18. The method of any one of the preceding claims, wherein the subject suffering from sinusitis is identified by computer tomography.
19. The method of any one of the preceding claims, wherein the subject suffering from sinusitis is identified by observing the symptoms and the duration of the symptoms of the subject.
20. The method of any one of the preceding claims, further comprising monitoring the efficacy of the treatment by endoscopy.
21. The method of any one of the preceding claims, further comprising monitoring the efficacy of treatment by computed tomography.
22. The method of any one of the preceding claims, further comprising monitoring the efficacy of treatment by observing symptoms and duration of symptoms of the subject.
23. The method of any one of the preceding claims, further comprising surgically removing any nasal polyps present in the subject.
24. The method of any one of the preceding claims, wherein verapamil and mometasone are administered in combination with an antibiotic.

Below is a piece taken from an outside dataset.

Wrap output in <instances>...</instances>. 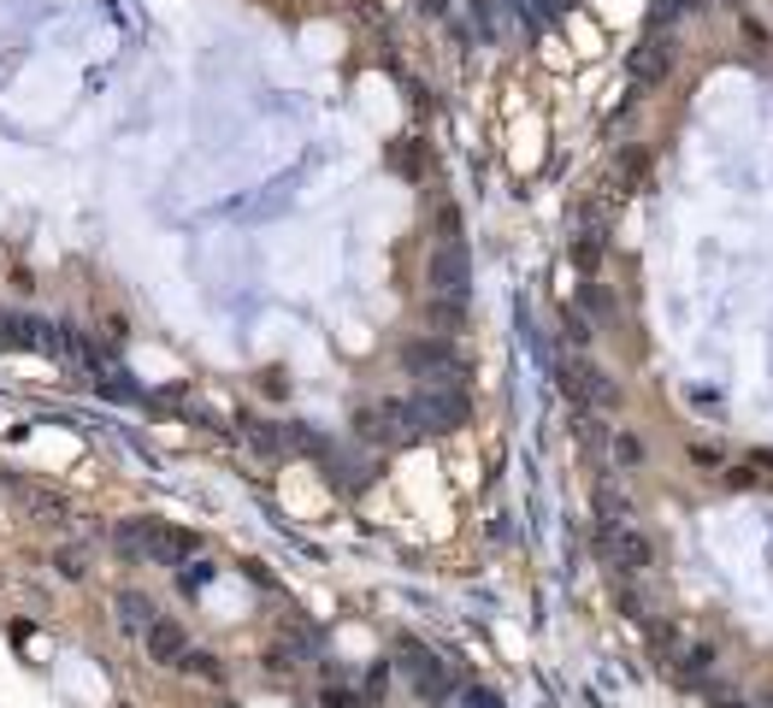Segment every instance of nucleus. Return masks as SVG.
<instances>
[{"mask_svg":"<svg viewBox=\"0 0 773 708\" xmlns=\"http://www.w3.org/2000/svg\"><path fill=\"white\" fill-rule=\"evenodd\" d=\"M426 320L449 337V331H461V320H466V301H455V296H431V301H426Z\"/></svg>","mask_w":773,"mask_h":708,"instance_id":"obj_13","label":"nucleus"},{"mask_svg":"<svg viewBox=\"0 0 773 708\" xmlns=\"http://www.w3.org/2000/svg\"><path fill=\"white\" fill-rule=\"evenodd\" d=\"M703 0H655L650 7V31H667L674 19H685V12H697Z\"/></svg>","mask_w":773,"mask_h":708,"instance_id":"obj_17","label":"nucleus"},{"mask_svg":"<svg viewBox=\"0 0 773 708\" xmlns=\"http://www.w3.org/2000/svg\"><path fill=\"white\" fill-rule=\"evenodd\" d=\"M119 549L130 561L183 567V561L195 555V538H189V531H171V526H154V519H130V526H119Z\"/></svg>","mask_w":773,"mask_h":708,"instance_id":"obj_1","label":"nucleus"},{"mask_svg":"<svg viewBox=\"0 0 773 708\" xmlns=\"http://www.w3.org/2000/svg\"><path fill=\"white\" fill-rule=\"evenodd\" d=\"M573 260H579V266H585V272H596V260H603V219H585V225H579V237H573Z\"/></svg>","mask_w":773,"mask_h":708,"instance_id":"obj_14","label":"nucleus"},{"mask_svg":"<svg viewBox=\"0 0 773 708\" xmlns=\"http://www.w3.org/2000/svg\"><path fill=\"white\" fill-rule=\"evenodd\" d=\"M709 661H714V649L709 644H691V649H679L674 673L685 679V685H709Z\"/></svg>","mask_w":773,"mask_h":708,"instance_id":"obj_12","label":"nucleus"},{"mask_svg":"<svg viewBox=\"0 0 773 708\" xmlns=\"http://www.w3.org/2000/svg\"><path fill=\"white\" fill-rule=\"evenodd\" d=\"M407 408H414V425H419V437H443V431H461L466 425V396L461 389H419L414 401H407Z\"/></svg>","mask_w":773,"mask_h":708,"instance_id":"obj_6","label":"nucleus"},{"mask_svg":"<svg viewBox=\"0 0 773 708\" xmlns=\"http://www.w3.org/2000/svg\"><path fill=\"white\" fill-rule=\"evenodd\" d=\"M638 460H644V443H638L632 431H620L615 437V467H638Z\"/></svg>","mask_w":773,"mask_h":708,"instance_id":"obj_18","label":"nucleus"},{"mask_svg":"<svg viewBox=\"0 0 773 708\" xmlns=\"http://www.w3.org/2000/svg\"><path fill=\"white\" fill-rule=\"evenodd\" d=\"M355 431L378 449H402V443H419V425H414V408L407 401H378V408H360Z\"/></svg>","mask_w":773,"mask_h":708,"instance_id":"obj_4","label":"nucleus"},{"mask_svg":"<svg viewBox=\"0 0 773 708\" xmlns=\"http://www.w3.org/2000/svg\"><path fill=\"white\" fill-rule=\"evenodd\" d=\"M402 367L414 372L426 389H461V379H466V360L455 355V343H449V337H419V343H407V349H402Z\"/></svg>","mask_w":773,"mask_h":708,"instance_id":"obj_2","label":"nucleus"},{"mask_svg":"<svg viewBox=\"0 0 773 708\" xmlns=\"http://www.w3.org/2000/svg\"><path fill=\"white\" fill-rule=\"evenodd\" d=\"M679 60V41L667 36V31H650L644 41H638V53H632V83H644V89H655V83H667V71H674Z\"/></svg>","mask_w":773,"mask_h":708,"instance_id":"obj_10","label":"nucleus"},{"mask_svg":"<svg viewBox=\"0 0 773 708\" xmlns=\"http://www.w3.org/2000/svg\"><path fill=\"white\" fill-rule=\"evenodd\" d=\"M591 543H596V555H603L620 579H638V573L655 561V549H650V538L638 526H596Z\"/></svg>","mask_w":773,"mask_h":708,"instance_id":"obj_3","label":"nucleus"},{"mask_svg":"<svg viewBox=\"0 0 773 708\" xmlns=\"http://www.w3.org/2000/svg\"><path fill=\"white\" fill-rule=\"evenodd\" d=\"M579 313H591V320H615V296L603 290V284H585V290H579Z\"/></svg>","mask_w":773,"mask_h":708,"instance_id":"obj_15","label":"nucleus"},{"mask_svg":"<svg viewBox=\"0 0 773 708\" xmlns=\"http://www.w3.org/2000/svg\"><path fill=\"white\" fill-rule=\"evenodd\" d=\"M0 349L71 355V337H66V325H48V320H12V313H0Z\"/></svg>","mask_w":773,"mask_h":708,"instance_id":"obj_7","label":"nucleus"},{"mask_svg":"<svg viewBox=\"0 0 773 708\" xmlns=\"http://www.w3.org/2000/svg\"><path fill=\"white\" fill-rule=\"evenodd\" d=\"M466 708H502V703H496L490 691H466Z\"/></svg>","mask_w":773,"mask_h":708,"instance_id":"obj_19","label":"nucleus"},{"mask_svg":"<svg viewBox=\"0 0 773 708\" xmlns=\"http://www.w3.org/2000/svg\"><path fill=\"white\" fill-rule=\"evenodd\" d=\"M396 668L407 673V685L419 691L426 703H443V697H455V679H449V668L431 656L426 644H414V638H402L396 644Z\"/></svg>","mask_w":773,"mask_h":708,"instance_id":"obj_5","label":"nucleus"},{"mask_svg":"<svg viewBox=\"0 0 773 708\" xmlns=\"http://www.w3.org/2000/svg\"><path fill=\"white\" fill-rule=\"evenodd\" d=\"M561 389L573 401H585V408H620V389L608 384V372H596L591 360H561Z\"/></svg>","mask_w":773,"mask_h":708,"instance_id":"obj_8","label":"nucleus"},{"mask_svg":"<svg viewBox=\"0 0 773 708\" xmlns=\"http://www.w3.org/2000/svg\"><path fill=\"white\" fill-rule=\"evenodd\" d=\"M466 278H473V266H466V242L443 237V242H437V254H431V296L466 301Z\"/></svg>","mask_w":773,"mask_h":708,"instance_id":"obj_9","label":"nucleus"},{"mask_svg":"<svg viewBox=\"0 0 773 708\" xmlns=\"http://www.w3.org/2000/svg\"><path fill=\"white\" fill-rule=\"evenodd\" d=\"M142 649H148V661H159V668H178L183 661V649H189V638H183V626L178 620H148L142 626Z\"/></svg>","mask_w":773,"mask_h":708,"instance_id":"obj_11","label":"nucleus"},{"mask_svg":"<svg viewBox=\"0 0 773 708\" xmlns=\"http://www.w3.org/2000/svg\"><path fill=\"white\" fill-rule=\"evenodd\" d=\"M119 620H124L130 632H142V626L154 620V602H148V597H136V590H124V597H119Z\"/></svg>","mask_w":773,"mask_h":708,"instance_id":"obj_16","label":"nucleus"}]
</instances>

25. The method of any one of the preceding claims, wherein the antibiotic is selected from erythromycin or a pharmaceutically acceptable salt thereof, doxycycline or a pharmaceutically acceptable salt thereof, tetracycline or a pharmaceutically acceptable salt thereof, penicillin or a pharmaceutically acceptable salt thereof, β -lactam or a pharmaceutically acceptable salt thereof, macrolide or a pharmaceutically acceptable salt thereof, fluoroquinolone or a pharmaceutically acceptable salt thereof, cephalosporin or a pharmaceutically acceptable salt thereof, sulfonamide or a pharmaceutically acceptable salt thereof.
26. A kit for treating sinusitis in a subject, said kit comprising:
a pharmaceutical composition comprising an effective amount of verapamil and mometasone; and
means for delivering the pharmaceutical composition to the nasal passages and sinuses of the subject.
27. The kit of claim 28, wherein the device delivers the pharmaceutical composition to the nasal passages and sinuses of the subject in liquid, mist, or aerosol form.
28. The kit of claim 26 or claim 27, further comprising an antibiotic.
29. A bioabsorbable implant comprising verapamil and mometasone.